Águas de Lisboa e Vale do Tejo aprova saída de 31 municípios e criação de duas novas empresas de saneamento

A assembleia-geral de accionistas da Águas de Lisboa e Vale do Tejo (ALVT) aprovou Segunda-feira a saída de 31 municípios e a criação de dois novos sistemas multimunicipais de saneamento, um a Norte e outro a Sul do Tejo. Estes municípios, por cisão do sistema multimunicipal de abastecimento de água e de saneamento de Lisboa e Vale do Tejo, vão criar duas empresas e a ALVT passa a ter a denominação de Águas do Vale do Tejo.
Em assembleia-geral realizada na Guarda, os accionistas da ALVT aprovaram a criação do novo sistema multimunicipal de saneamento a norte do Tejo, que terá a empresa Águas do Tejo Atlântico como sociedade gestora e que abrangerá um total de 23 municípios, servindo cerca de 2,2 milhões de pessoas.
O novo sistema será integrado pelos municípios que eram utilizadores do sistema multimunicipal de saneamento da Costa do Estoril, do Tejo e Trancão e ainda os utilizadores da vertente de saneamento do anterior sistema da região do Oeste. No Sul do Tejo, será constituída a nova empresa Simarsul, para gerir um sistema multimunicipal de saneamento que terá como utilizadores os oito municípios que integravam a empresa que tinha sido extinta no processo de agregação de sistemas ocorrido em 2015, que serve 394 mil pessoas, segundo a decisão tomada.
Como o TB já tinha avançado em anteriores edições, a empresa ALVT passará a denominar-se Águas do Vale do Tejo, ficando com a responsabilidade de gerir a concessão do sistema multimunicipal de abastecimento de água e de saneamento do Vale do Tejo, o qual terá como utilizadores 61 municípios.

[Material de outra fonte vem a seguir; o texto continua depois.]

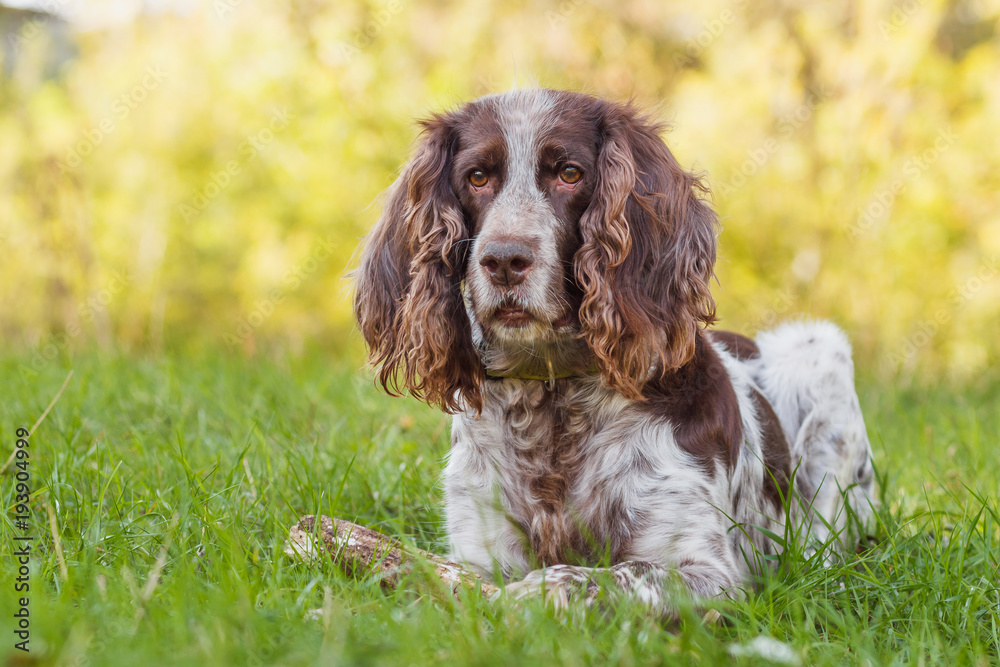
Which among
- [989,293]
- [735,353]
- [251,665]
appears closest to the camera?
[251,665]

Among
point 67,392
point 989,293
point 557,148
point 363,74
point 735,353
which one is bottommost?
point 67,392

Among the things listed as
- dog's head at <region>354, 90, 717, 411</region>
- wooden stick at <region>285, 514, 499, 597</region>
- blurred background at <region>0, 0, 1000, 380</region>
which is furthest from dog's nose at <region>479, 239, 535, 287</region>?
blurred background at <region>0, 0, 1000, 380</region>

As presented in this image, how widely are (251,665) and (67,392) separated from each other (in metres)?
3.08

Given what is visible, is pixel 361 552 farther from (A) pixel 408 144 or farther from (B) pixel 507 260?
(A) pixel 408 144

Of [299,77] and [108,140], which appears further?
[108,140]

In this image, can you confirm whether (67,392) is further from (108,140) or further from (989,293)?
(989,293)

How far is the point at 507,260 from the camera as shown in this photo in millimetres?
2432

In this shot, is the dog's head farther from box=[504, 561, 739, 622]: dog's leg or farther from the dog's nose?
box=[504, 561, 739, 622]: dog's leg

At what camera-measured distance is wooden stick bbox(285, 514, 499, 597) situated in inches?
91.1

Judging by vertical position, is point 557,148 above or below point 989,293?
below

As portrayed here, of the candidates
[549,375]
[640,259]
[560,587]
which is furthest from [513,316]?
[560,587]

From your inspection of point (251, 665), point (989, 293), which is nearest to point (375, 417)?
point (251, 665)

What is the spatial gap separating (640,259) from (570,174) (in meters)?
0.33

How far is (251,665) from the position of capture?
168cm
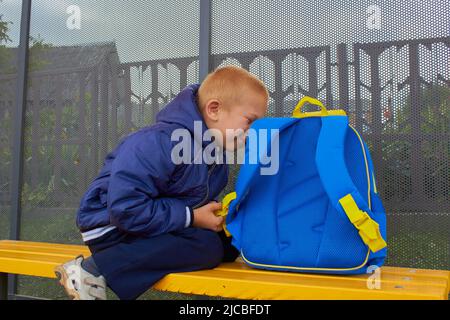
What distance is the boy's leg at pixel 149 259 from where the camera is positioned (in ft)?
5.40

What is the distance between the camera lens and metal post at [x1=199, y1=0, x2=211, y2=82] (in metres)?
2.42

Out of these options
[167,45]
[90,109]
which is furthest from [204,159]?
[90,109]

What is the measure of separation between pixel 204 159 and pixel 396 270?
0.70 metres

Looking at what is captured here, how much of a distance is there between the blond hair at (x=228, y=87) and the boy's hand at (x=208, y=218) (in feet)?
1.14

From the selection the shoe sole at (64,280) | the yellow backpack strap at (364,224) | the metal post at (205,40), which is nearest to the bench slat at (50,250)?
the shoe sole at (64,280)

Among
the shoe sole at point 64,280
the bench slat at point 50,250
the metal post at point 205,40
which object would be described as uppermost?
the metal post at point 205,40

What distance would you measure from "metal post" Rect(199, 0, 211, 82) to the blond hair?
0.47m

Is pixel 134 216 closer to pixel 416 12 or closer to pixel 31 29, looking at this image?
pixel 416 12

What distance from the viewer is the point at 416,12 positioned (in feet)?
6.89

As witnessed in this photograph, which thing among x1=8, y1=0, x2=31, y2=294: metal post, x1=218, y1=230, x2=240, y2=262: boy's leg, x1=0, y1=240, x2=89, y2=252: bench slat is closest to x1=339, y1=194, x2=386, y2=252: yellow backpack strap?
x1=218, y1=230, x2=240, y2=262: boy's leg

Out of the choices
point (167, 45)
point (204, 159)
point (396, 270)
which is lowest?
point (396, 270)

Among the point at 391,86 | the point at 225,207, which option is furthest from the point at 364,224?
the point at 391,86

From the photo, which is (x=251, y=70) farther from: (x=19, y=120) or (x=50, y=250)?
(x=19, y=120)

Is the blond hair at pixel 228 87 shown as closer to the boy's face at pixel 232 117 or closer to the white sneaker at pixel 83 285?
the boy's face at pixel 232 117
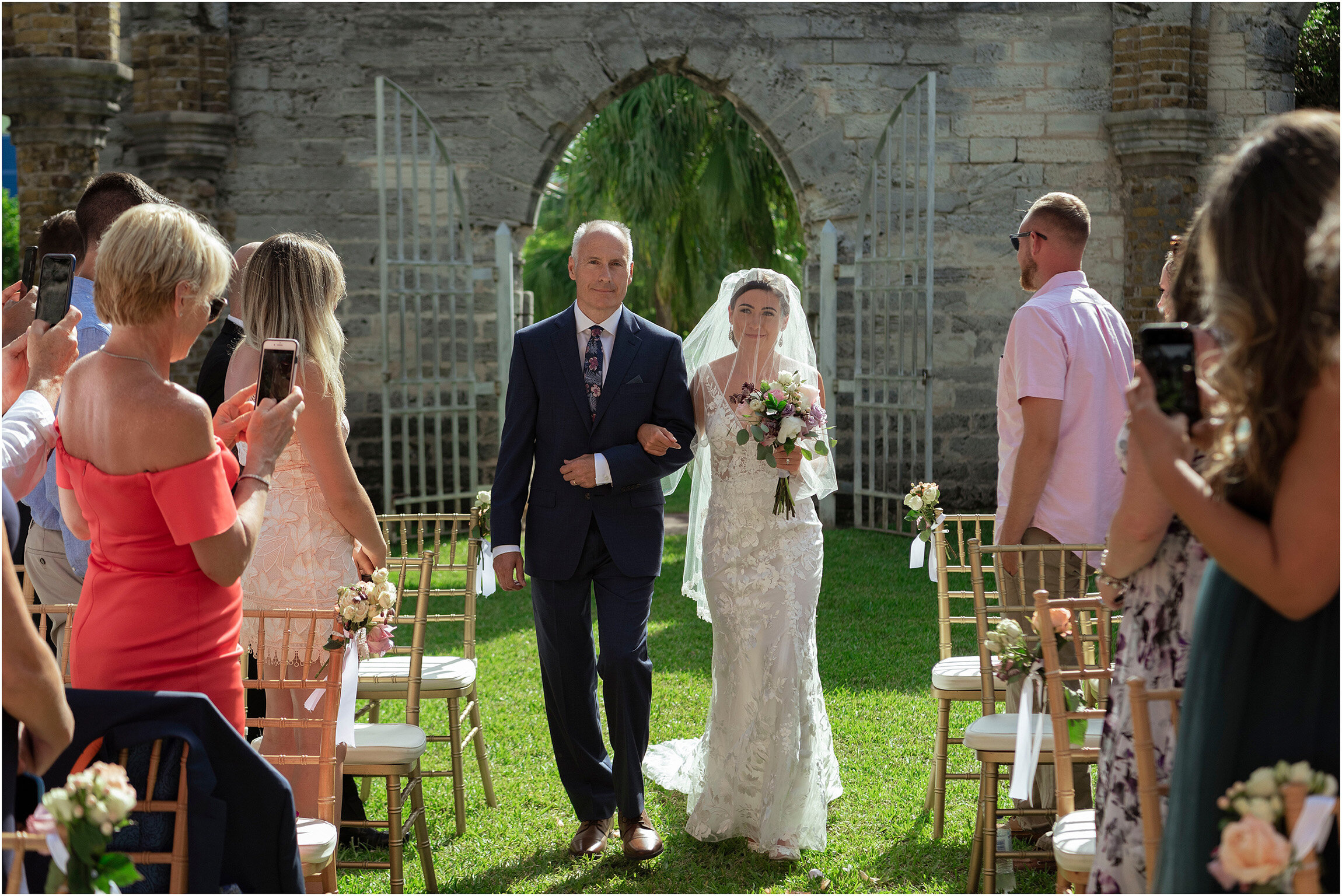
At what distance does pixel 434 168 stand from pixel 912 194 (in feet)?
15.2

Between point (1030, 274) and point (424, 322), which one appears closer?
point (1030, 274)

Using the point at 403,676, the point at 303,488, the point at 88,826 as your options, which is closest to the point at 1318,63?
the point at 403,676

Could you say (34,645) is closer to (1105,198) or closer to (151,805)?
(151,805)

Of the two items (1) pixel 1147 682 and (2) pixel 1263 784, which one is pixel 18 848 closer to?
(2) pixel 1263 784

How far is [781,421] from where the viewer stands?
407cm

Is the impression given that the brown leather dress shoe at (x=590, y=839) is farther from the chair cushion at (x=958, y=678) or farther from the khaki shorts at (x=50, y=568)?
the khaki shorts at (x=50, y=568)

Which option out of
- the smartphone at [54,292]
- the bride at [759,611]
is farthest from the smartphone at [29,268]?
the bride at [759,611]

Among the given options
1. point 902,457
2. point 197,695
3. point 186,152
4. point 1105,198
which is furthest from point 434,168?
point 197,695

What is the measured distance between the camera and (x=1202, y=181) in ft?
35.1

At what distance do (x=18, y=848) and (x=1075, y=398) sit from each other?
338 centimetres

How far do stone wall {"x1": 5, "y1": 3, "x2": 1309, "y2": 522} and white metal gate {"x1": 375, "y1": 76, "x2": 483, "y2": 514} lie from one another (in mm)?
248

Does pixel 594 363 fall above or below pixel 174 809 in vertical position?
above

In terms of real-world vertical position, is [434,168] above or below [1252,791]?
above

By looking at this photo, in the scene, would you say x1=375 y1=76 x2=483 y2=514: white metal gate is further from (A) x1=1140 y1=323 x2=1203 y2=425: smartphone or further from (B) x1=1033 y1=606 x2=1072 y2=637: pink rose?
(A) x1=1140 y1=323 x2=1203 y2=425: smartphone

A sede da empresa manter-se-á na Guarda.
«Em virtude da cisão dos sistemas e com vista a assegurar a sustentabilidade dos serviços, a Águas do Vale do Tejo irá beneficiar de duas novas componentes de receita – uma Componente Tarifária Acrescida (CTA) e uma dotação do Fundo Ambiental – que representam a solidariedade dos utilizadores do sistema multimunicipal de maior dimensão autonomizado e uma contribuição para fazer face ao contexto de menor densidade populacional e orografia diferenciada em que a empresa opera», explica a Águas de Portugal.
A fonte refere em comunicado que este modelo, «que combina solidariedade e coesão nacional, introduz também incentivos à eficiência e assegura a sustentabilidade empresarial da nova Águas do Vale do Tejo».
No final da reunião realizada na Guarda, o presidente da Águas de Portugal (AdP), João Nuno Mendes, adiantou aos jornalistas que a criação dos novos sistemas multimunicipais e a constituição das novas empresas serão formalizadas através de decreto-lei. Segundo o responsável, o novo quadro de reorganização na área do saneamento deverá começar a funcionar «no início de 2017» após conclusão do processo legislativo. Explicou tratar-se de uma reorganização na área do saneamento que foi aprovada na assembleia-geral de Terça-feira «sem votos contra» dos municípios participantes, tendo os municípios (com excepção de Penamacor) que estavam afectos à ex-Águas do Zêzere e Côa (AZC), optado pela abstenção.
Em declarações ao TB, o autarca de Manteigas, José Manuel Biscaia, justificou que a posição dos municípios que estavam anteriormente afectos à então AZC se deve ao facto de entenderem que «a solidariedade tem que se manter pelo menos dez anos». Adiantou que a solução encontrada foi a «possível», na medida em que o principal accionista – a AdP – tem a maioria do capital e a grande maioria dos municípios estavam a favor deste processo».
João Paulo Saraiva, vereador da Câmara de Lisboa responsável pelos pelouros das Finanças e Recursos Humanos, considera que «a solução encontrada é seguramente muito melhor e muito democrática, que vai servir os municípios desta área que vai da Guarda até ao litoral do país».
Recordou que o processo implementado pelo anterior governo tinha sido «conturbado» e em que «não tinha sido respeitada a autonomia municipal, colocando em causa aquilo que são as legítimas aspirações dos municípios na participação na gestão dos sistemas multimunicipais de água e saneamento». «De tal forma que Lisboa, Loures, Vila Franca de Xira e Odivelas tinham colocado um conjunto de acções judiciais que punham em causa esssa mesmas decisões», adiantou, não deixando de elogiar o actual Governo por «ter reposto a situação nos moldes em que estava anteriormente». Estão assim criadas as condições para os municípios da zona de Lisboa «retirarem as queixas judiciais e retomarem o processo com normalidade, que a comemoração dos 40 anos do poder autárquico democrático exigem».